Background: Patients with antiphospholipid syndrome (APS) display a heterogeneous population of antibodies with beta(2) glycoprotein-1 (β(2)GP1) as the major antigen.
Objectives: We isolated and characterized human mAbs directed against β(2)GP1 from the immune repertoire of APS patients.
Methods: Variable heavy chain repertoires from B cells from two APS patients with anti-β(2)GP1 antibodies were cloned into the pHEN1-VLrep vector. Constructed full-length IgG antibodies were tested for lupus anticoagulant (LAC) activity and binding to β(2)GP1 and its domains.
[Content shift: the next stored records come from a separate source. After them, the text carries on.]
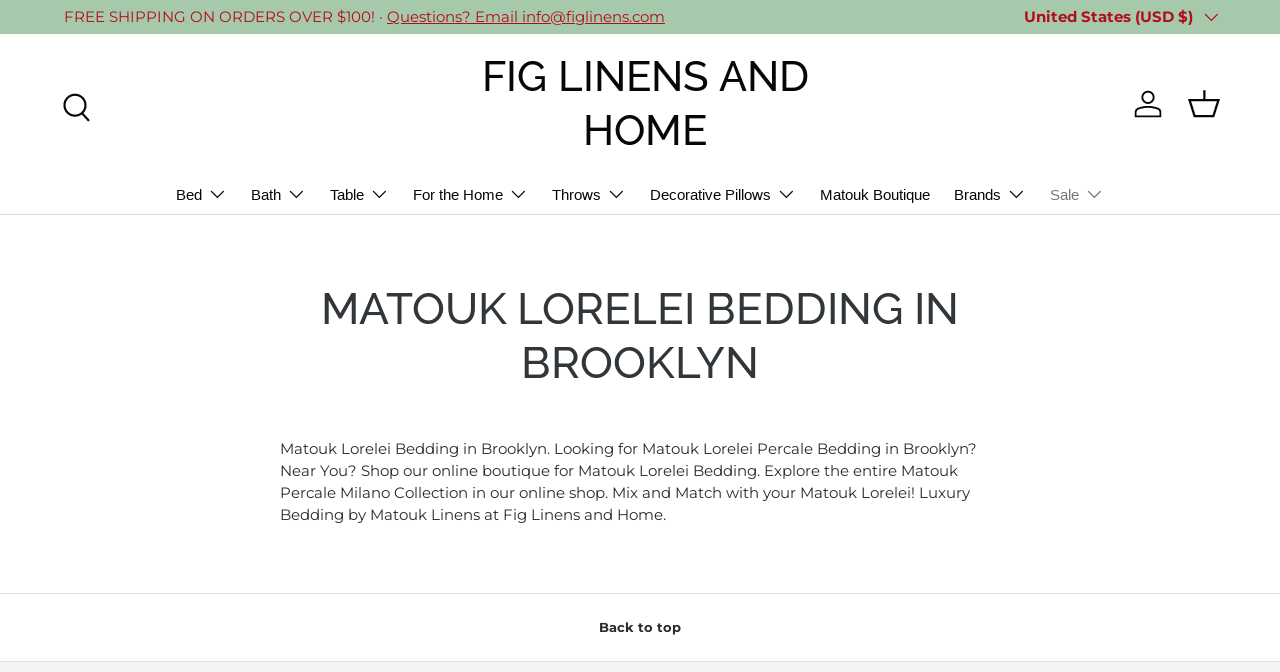

--- FILE ---
content_type: text/plain;charset=UTF-8, text/javascript
request_url: https://app.accessibilityspark.com/sessions?shop=fig-pillows.myshopify.com
body_size: -85
content:
// 1768879361894 | fig-pillows.myshopify.com | null | undefined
Results: Two clones of each patient were selected on the basis of the reactivity of single chain Fv (scFv) fragments displayed on phages towards full-length β(2)GP1 and its isolated domain I. The affinity of selected antibodies for β(2)GP1 was lost when transforming from phages to monovalent scFvs, and was regained when antibodies were constructed as complete IgG, indicating a role for bivalency in binding to β(2)GP1. Both selected clones from patient 2 recognized domain I of β(2)GP1, and for both clones selected from patient 1, binding required the presence of both domain I and domain II. All mAbs displayed LAC activity in both activated partial thromboplastin time-based and dilute Russell's viper venom test-based clotting assays and in thrombin generation.
Conclusions: In this study, we show successful cloning of patient-derived mAbs that require domain I of β(2)GP1 for binding, and that display LAC activity that is dependent on their affinity for β(2)GP1. These antibodies can help us to gain more insights into the pathogenesis of APS, and may facilitate standardization of APS diagnosis.
© 2011 International Society on Thrombosis and Haemostasis.